Work to do =>
Write out every one of the rows below word for word, changing nothing.

Entries supplied =>
Start

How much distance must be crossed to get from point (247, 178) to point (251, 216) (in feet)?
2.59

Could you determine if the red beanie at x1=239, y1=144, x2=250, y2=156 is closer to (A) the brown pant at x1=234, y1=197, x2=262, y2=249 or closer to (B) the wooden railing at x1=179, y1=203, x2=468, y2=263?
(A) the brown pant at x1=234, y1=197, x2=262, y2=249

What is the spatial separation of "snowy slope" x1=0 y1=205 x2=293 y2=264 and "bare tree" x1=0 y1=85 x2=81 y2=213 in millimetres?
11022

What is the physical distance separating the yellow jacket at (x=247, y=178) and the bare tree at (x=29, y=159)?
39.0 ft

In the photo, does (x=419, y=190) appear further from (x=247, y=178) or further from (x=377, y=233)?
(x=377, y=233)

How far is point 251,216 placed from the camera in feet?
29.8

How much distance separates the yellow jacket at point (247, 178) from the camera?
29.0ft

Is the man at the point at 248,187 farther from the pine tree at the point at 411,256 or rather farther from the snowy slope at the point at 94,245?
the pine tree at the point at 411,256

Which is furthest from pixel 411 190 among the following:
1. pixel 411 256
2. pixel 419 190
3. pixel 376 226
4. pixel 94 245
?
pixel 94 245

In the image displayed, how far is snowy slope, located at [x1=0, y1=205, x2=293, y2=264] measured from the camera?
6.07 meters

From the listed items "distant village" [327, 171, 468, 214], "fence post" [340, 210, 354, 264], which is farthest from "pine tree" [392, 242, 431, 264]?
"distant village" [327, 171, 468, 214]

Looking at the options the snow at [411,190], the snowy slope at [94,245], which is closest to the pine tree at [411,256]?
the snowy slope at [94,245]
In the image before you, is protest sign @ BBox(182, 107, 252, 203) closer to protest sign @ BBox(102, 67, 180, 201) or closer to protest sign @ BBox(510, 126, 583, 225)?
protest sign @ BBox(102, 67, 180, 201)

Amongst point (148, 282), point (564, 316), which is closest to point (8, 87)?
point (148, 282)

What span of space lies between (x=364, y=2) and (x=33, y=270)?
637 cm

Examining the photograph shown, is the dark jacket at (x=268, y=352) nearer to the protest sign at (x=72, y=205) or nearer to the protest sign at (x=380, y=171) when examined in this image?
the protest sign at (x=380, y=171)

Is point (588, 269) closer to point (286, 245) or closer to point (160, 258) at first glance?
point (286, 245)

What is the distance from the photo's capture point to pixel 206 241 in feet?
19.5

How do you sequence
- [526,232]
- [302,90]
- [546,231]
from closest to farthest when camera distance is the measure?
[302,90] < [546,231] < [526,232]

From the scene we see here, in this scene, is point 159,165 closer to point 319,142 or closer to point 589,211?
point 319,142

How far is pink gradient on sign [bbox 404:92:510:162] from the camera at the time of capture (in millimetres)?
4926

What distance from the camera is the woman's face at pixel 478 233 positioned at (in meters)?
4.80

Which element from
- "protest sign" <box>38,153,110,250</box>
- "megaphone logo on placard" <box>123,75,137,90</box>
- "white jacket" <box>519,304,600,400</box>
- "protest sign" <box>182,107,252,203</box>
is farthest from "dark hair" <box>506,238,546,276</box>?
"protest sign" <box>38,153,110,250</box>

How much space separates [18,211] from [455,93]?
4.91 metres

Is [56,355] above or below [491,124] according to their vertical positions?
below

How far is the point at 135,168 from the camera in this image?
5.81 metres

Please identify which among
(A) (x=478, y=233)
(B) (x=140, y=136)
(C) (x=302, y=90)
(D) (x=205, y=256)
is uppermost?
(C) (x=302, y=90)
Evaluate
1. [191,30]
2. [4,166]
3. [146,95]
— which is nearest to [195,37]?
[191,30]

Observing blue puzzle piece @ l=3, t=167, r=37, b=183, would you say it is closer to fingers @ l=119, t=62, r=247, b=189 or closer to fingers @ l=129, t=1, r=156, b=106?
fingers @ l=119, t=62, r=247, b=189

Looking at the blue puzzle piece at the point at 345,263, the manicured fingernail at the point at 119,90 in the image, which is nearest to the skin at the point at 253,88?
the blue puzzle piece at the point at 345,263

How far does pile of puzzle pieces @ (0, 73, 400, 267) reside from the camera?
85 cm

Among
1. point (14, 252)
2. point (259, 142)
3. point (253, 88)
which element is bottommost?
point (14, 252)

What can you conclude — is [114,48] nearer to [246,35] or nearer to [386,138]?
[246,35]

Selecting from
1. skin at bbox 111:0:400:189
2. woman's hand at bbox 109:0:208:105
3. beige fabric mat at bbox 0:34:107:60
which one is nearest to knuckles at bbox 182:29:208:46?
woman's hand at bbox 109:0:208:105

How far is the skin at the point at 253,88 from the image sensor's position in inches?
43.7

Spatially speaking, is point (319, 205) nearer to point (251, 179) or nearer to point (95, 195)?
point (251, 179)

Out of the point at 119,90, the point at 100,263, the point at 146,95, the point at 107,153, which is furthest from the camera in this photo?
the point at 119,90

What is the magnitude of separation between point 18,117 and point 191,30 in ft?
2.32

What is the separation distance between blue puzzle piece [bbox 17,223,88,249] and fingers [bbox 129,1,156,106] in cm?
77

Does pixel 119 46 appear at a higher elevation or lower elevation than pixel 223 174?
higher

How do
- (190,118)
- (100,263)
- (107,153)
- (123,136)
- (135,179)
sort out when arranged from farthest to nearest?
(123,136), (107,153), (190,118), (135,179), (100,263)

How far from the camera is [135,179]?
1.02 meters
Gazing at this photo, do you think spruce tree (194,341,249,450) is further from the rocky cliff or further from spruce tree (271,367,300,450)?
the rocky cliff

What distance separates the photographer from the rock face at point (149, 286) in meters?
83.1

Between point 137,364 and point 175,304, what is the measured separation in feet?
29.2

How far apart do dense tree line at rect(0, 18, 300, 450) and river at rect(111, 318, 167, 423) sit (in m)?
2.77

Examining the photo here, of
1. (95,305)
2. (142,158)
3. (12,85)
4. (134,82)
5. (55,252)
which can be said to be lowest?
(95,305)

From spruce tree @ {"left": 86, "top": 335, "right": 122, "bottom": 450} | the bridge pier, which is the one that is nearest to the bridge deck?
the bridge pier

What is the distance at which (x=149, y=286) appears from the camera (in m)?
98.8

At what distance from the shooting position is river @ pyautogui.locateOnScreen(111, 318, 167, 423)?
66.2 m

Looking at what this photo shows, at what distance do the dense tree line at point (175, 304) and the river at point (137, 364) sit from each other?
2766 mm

End

Complete answer =>
How much distance must be crossed to get from point (247, 178) to point (251, 216) (in feet)?
2.59

Could you determine if the red beanie at x1=239, y1=144, x2=250, y2=156 is closer to (A) the brown pant at x1=234, y1=197, x2=262, y2=249 or closer to (B) the wooden railing at x1=179, y1=203, x2=468, y2=263?
(A) the brown pant at x1=234, y1=197, x2=262, y2=249

What is the spatial separation of "snowy slope" x1=0 y1=205 x2=293 y2=264 and "bare tree" x1=0 y1=85 x2=81 y2=213 in millimetres?
11022

What is the physical distance separating the yellow jacket at (x=247, y=178) and the bare tree at (x=29, y=159)?
39.0 ft

In the photo, does (x=419, y=190) appear further from (x=247, y=178) or further from (x=377, y=233)?
(x=377, y=233)

How far is point 251,216 placed from the camera in feet?
29.8

How much distance separates the yellow jacket at point (247, 178) from the camera?
29.0ft

Is the man at the point at 248,187 farther from the pine tree at the point at 411,256 or rather farther from the snowy slope at the point at 94,245?
the pine tree at the point at 411,256

Which is furthest from pixel 411 190 among the following:
1. pixel 411 256
2. pixel 419 190
3. pixel 376 226
4. pixel 94 245
?
pixel 94 245

In the image displayed, how far is snowy slope, located at [x1=0, y1=205, x2=293, y2=264] measured from the camera?
6.07 meters

From the listed items "distant village" [327, 171, 468, 214], "fence post" [340, 210, 354, 264], which is farthest from "pine tree" [392, 242, 431, 264]?
"distant village" [327, 171, 468, 214]

Looking at the options the snow at [411,190], the snowy slope at [94,245], which is closest to the pine tree at [411,256]?
the snowy slope at [94,245]
In the image before you, is protest sign @ BBox(182, 107, 252, 203) closer to protest sign @ BBox(102, 67, 180, 201) or closer to protest sign @ BBox(510, 126, 583, 225)?
protest sign @ BBox(102, 67, 180, 201)

Amongst point (148, 282), point (564, 316), which is closest to point (8, 87)?
point (148, 282)

What span of space lies between (x=364, y=2) and (x=33, y=270)?
637 cm

Examining the photograph shown, is the dark jacket at (x=268, y=352) nearer to the protest sign at (x=72, y=205) or nearer to the protest sign at (x=380, y=171) when examined in this image?
the protest sign at (x=380, y=171)

Is point (588, 269) closer to point (286, 245) or closer to point (160, 258) at first glance?
point (286, 245)

What is the distance from the photo's capture point to pixel 206 241 in feet?
19.5

How do you sequence
- [526,232]
- [302,90]
- [546,231]
from closest to farthest when camera distance is the measure?
[302,90] < [546,231] < [526,232]

From the scene we see here, in this scene, is point 159,165 closer to point 319,142 or closer to point 589,211?
point 319,142

How far is pink gradient on sign [bbox 404:92:510:162] from the camera at the time of capture (in millimetres)?
4926

What distance from the camera is the woman's face at pixel 478 233 positioned at (in meters)?
4.80

Which element from
- "protest sign" <box>38,153,110,250</box>
- "megaphone logo on placard" <box>123,75,137,90</box>
- "white jacket" <box>519,304,600,400</box>
- "protest sign" <box>182,107,252,203</box>
is farthest from "dark hair" <box>506,238,546,276</box>?
"protest sign" <box>38,153,110,250</box>

How much space separates [18,211] from [455,93]?
4.91 metres

Is [56,355] above or below [491,124] according to their vertical positions?
below

How far is the point at 135,168 from the camera in this image?
5.81 metres

Please identify which among
(A) (x=478, y=233)
(B) (x=140, y=136)
(C) (x=302, y=90)
(D) (x=205, y=256)
is uppermost?
(C) (x=302, y=90)
Evaluate
1. [191,30]
2. [4,166]
3. [146,95]
— which is nearest to [195,37]?
[191,30]

Observing blue puzzle piece @ l=3, t=167, r=37, b=183, would you say it is closer to fingers @ l=119, t=62, r=247, b=189 or closer to fingers @ l=129, t=1, r=156, b=106?
fingers @ l=119, t=62, r=247, b=189

Looking at the blue puzzle piece at the point at 345,263, the manicured fingernail at the point at 119,90 in the image, which is nearest to the skin at the point at 253,88?
the blue puzzle piece at the point at 345,263

How far does pile of puzzle pieces @ (0, 73, 400, 267) reside from the camera?
85 cm

Among
1. point (14, 252)
2. point (259, 142)
3. point (253, 88)
which element is bottommost?
point (14, 252)

What can you conclude — is [114,48] nearer to [246,35] or nearer to [386,138]?
[246,35]

Selecting from
1. skin at bbox 111:0:400:189
2. woman's hand at bbox 109:0:208:105
3. beige fabric mat at bbox 0:34:107:60
which one is nearest to knuckles at bbox 182:29:208:46?
woman's hand at bbox 109:0:208:105

How far is the skin at the point at 253,88 from the image sensor's position in inches?
43.7

Spatially speaking, is point (319, 205) nearer to point (251, 179) or nearer to point (95, 195)?
point (251, 179)

Out of the point at 119,90, the point at 100,263, the point at 146,95, the point at 107,153, which is furthest from the camera in this photo?
the point at 119,90

What is the magnitude of separation between point 18,117 and point 191,30 in ft?
2.32

What is the separation distance between blue puzzle piece [bbox 17,223,88,249] and fingers [bbox 129,1,156,106] in cm?
77

Does pixel 119 46 appear at a higher elevation or lower elevation than pixel 223 174?
higher

How do
- (190,118)
- (100,263)
- (107,153)
- (123,136)
- (135,179)
sort out when arranged from farthest to nearest?
(123,136), (107,153), (190,118), (135,179), (100,263)

How far from the camera is [135,179]?
1.02 meters
Gazing at this photo, do you think spruce tree (194,341,249,450) is further from the rocky cliff or further from spruce tree (271,367,300,450)?
the rocky cliff

What distance separates the photographer from the rock face at point (149, 286) in meters?
83.1

Between point 137,364 and point 175,304, what is the measured separation in feet?
29.2

How far apart do dense tree line at rect(0, 18, 300, 450) and river at rect(111, 318, 167, 423) sit (in m)?
2.77

Examining the photo here, of
1. (95,305)
2. (142,158)
3. (12,85)
4. (134,82)
5. (55,252)
which can be said to be lowest?
(95,305)

From spruce tree @ {"left": 86, "top": 335, "right": 122, "bottom": 450} | the bridge pier, which is the one that is nearest to the bridge deck?
the bridge pier

What is the distance at which (x=149, y=286) appears from the camera (in m)?
98.8

At what distance from the shooting position is river @ pyautogui.locateOnScreen(111, 318, 167, 423)?
66.2 m

Looking at what this photo shows, at what distance do the dense tree line at point (175, 304) and the river at point (137, 364) sit from each other?
2766 mm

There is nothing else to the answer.